** 思い描いた夢の欠片 **
神妙な顔をして部屋に訪れた息子を、騎馬王丸は怪訝そうに眺めていた。
先程から元気丸は一言も発さず、座布団の上に胡坐をかいたまま何事かを逡巡している。
言うか、言わないか、迷っているようだった。
騎馬王丸は二つの湯飲みに茶を注ぎ、聞き出すこともせずに片方を元気丸に差し出した。
沈黙はしばらく続く。
湯飲みの湯気が途絶えそうになった頃、ようやく元気丸が口を開いた。
「あの、さ。
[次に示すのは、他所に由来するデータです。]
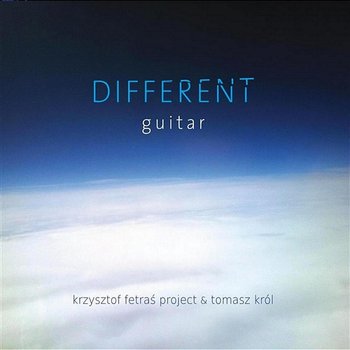 Different Guitar - Krzysztof Fetraś Project & Tomasz Król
ちょっと聞きたいことがあって」
「何だ、改まって」
聞くことが照れ臭いのか、元気丸は忙しく辺りに視線を這わせる。
それを微笑みながら見ていた騎馬王丸は、言い難そうな彼に促すように言葉をかけた。
「……あいつ等はさ、どうして騎馬王丸のところにいたんだ?」
鼻先をかきながら、元気丸はそんなことを尋ねた。
彼があいつ等と称するのは、十中八九、騎馬王丸のかつての部下である――今でも彼らの中では騎馬王丸は尊敬している相手だが――騎馬王衆のことだ。
色々あったが、今では父親の自分よりも、彼らの方が元気丸を可愛がっているように思える。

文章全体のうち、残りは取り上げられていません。